Fedora has a couple of packages which include branding into the distro. Replacing them with generic branding packages is all it takes to spin up a new distro based on Fedora. It is probably not as simple in RHEL, but I am guessing it is simple enough for CentOS to exist.
Infact in this case making it mandatory to make an EXACT facsimile for copying and redistribution including the artwork, would ensure plenty of free publicity to RH. Why do you think companies handout freebies? What do you think Canonical is doing? It's very smart marketing by Canonical.
And they're not making any profits yet. IIRC, this is what Red Hat was doing in its earlier days and they just did not seem to be making money despite all the mindshare. Businesses need money to survive, not just mindshare.
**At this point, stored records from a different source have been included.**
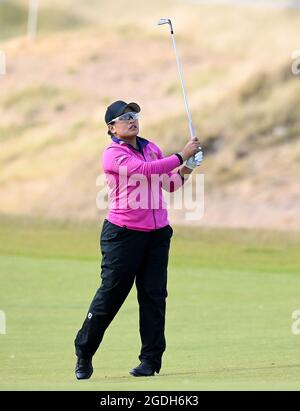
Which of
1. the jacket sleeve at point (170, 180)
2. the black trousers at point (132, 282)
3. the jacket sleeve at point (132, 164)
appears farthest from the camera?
the jacket sleeve at point (170, 180)

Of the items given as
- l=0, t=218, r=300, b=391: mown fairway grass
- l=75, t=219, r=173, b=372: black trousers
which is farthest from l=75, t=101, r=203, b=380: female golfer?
l=0, t=218, r=300, b=391: mown fairway grass

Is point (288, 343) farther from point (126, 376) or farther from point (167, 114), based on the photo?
point (167, 114)

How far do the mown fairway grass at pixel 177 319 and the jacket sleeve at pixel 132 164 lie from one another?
1354mm

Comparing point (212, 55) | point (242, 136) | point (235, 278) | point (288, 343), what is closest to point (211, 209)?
point (242, 136)

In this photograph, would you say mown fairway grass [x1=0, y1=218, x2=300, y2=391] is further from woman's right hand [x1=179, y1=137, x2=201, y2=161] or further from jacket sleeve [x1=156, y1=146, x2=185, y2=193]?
woman's right hand [x1=179, y1=137, x2=201, y2=161]

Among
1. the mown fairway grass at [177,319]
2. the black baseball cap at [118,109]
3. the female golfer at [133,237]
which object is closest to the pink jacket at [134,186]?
the female golfer at [133,237]

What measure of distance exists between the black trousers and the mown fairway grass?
0.24 meters

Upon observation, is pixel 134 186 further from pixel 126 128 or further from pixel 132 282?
pixel 132 282

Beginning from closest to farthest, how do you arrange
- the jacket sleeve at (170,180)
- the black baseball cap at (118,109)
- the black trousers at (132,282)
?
the black trousers at (132,282), the black baseball cap at (118,109), the jacket sleeve at (170,180)

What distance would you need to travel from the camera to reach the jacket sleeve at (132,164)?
862cm

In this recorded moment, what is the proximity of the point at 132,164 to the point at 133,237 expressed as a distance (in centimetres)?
49

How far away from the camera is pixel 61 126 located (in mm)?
37625

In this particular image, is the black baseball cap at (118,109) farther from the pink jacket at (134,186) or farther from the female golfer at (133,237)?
the pink jacket at (134,186)

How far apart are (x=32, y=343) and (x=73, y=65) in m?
31.9
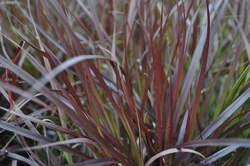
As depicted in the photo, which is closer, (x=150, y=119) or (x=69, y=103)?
(x=69, y=103)

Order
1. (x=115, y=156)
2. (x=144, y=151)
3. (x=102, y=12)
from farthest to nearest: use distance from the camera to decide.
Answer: (x=102, y=12) → (x=144, y=151) → (x=115, y=156)

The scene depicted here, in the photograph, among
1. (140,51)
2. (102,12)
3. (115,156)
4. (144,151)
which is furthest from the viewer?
(102,12)

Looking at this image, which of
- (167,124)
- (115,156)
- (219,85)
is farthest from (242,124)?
(219,85)

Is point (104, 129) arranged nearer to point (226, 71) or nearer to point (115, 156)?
point (115, 156)

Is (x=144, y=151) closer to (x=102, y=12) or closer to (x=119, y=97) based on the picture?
(x=119, y=97)

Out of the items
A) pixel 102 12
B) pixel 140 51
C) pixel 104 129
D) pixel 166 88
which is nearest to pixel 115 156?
pixel 104 129

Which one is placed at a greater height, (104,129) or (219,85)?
(104,129)

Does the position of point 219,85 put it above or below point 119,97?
below

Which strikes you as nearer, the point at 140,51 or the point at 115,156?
the point at 115,156

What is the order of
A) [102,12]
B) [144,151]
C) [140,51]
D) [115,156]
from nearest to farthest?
[115,156], [144,151], [140,51], [102,12]
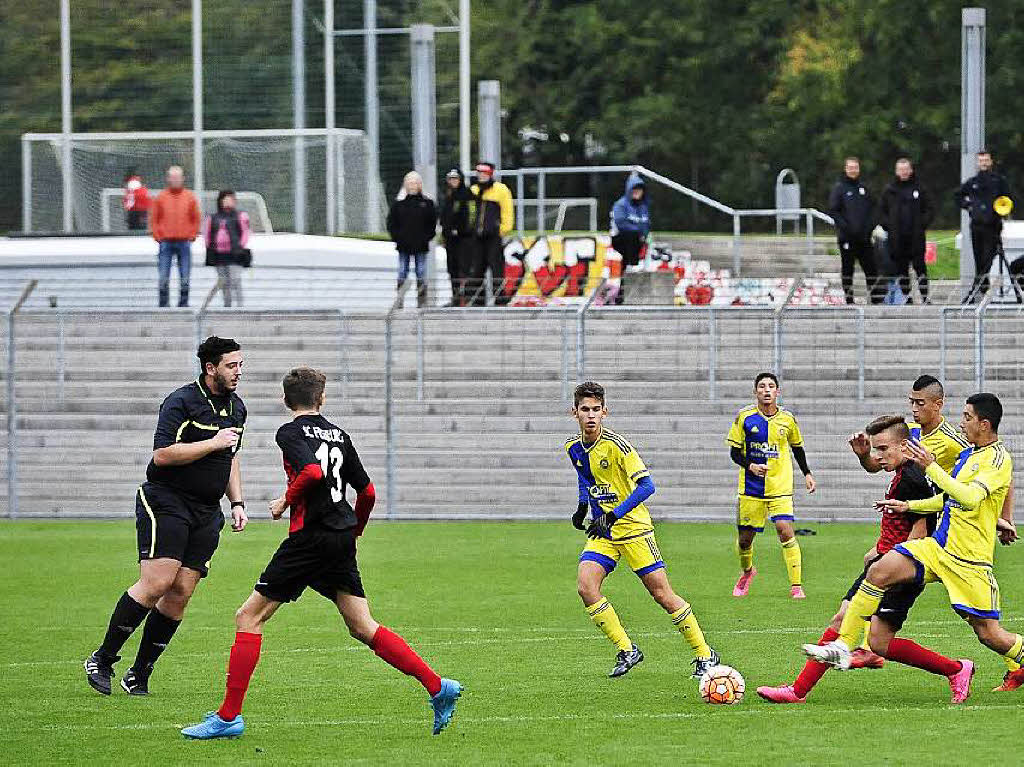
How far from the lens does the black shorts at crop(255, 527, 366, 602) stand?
30.8ft

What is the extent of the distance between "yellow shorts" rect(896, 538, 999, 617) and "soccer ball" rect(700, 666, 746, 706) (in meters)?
1.10

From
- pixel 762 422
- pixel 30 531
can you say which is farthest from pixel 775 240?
pixel 762 422

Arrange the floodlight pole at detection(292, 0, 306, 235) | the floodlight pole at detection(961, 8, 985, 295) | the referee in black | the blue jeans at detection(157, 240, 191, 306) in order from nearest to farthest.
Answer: the referee in black < the floodlight pole at detection(961, 8, 985, 295) < the blue jeans at detection(157, 240, 191, 306) < the floodlight pole at detection(292, 0, 306, 235)

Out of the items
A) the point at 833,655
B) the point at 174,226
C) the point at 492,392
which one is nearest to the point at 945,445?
the point at 833,655

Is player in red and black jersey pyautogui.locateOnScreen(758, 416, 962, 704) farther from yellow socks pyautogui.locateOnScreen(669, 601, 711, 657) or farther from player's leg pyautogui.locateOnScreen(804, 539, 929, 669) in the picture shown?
yellow socks pyautogui.locateOnScreen(669, 601, 711, 657)

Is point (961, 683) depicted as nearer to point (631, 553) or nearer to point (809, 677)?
point (809, 677)

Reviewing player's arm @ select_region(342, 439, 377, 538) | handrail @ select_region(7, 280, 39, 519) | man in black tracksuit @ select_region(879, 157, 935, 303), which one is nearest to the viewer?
player's arm @ select_region(342, 439, 377, 538)

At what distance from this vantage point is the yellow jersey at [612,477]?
11375 mm

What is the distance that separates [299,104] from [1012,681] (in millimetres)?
23396

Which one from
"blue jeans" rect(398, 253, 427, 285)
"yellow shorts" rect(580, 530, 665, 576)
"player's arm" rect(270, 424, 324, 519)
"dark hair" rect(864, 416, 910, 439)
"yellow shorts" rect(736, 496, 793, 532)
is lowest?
"yellow shorts" rect(736, 496, 793, 532)

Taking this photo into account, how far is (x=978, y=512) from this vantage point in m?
9.99

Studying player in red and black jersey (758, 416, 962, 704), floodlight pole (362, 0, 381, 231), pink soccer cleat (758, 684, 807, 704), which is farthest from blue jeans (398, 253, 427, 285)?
pink soccer cleat (758, 684, 807, 704)

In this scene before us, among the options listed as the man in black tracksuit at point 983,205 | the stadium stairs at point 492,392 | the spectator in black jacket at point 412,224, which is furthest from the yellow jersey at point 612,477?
the spectator in black jacket at point 412,224

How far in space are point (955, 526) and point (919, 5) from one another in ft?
153
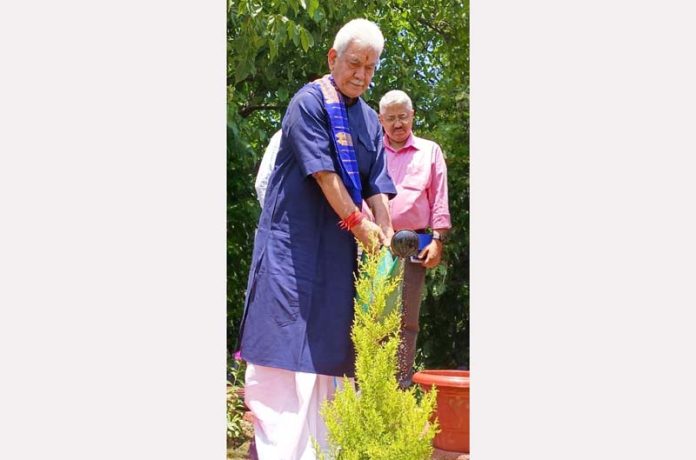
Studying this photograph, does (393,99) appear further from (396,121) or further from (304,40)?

What came to the top of my mind when i thought of ditching Debian? it was Canonical (mono in ubuntu is another story though). RH has been around longer, but IMO it's Canonical which has mindshare, by the simple act of encouraging copying.
And as far as contributions go, you do not see too many Ubuntu contributions upstream compared to Red Hat, IBM or even Novell. Sustainability of FOSS is in upstream, not some distro. So if Ubuntu dies tomorrow, Mandriva will be back as the "Linux for newbies". Or maybe some other distro. It will not affect the larger FOSS ecosystem all that much.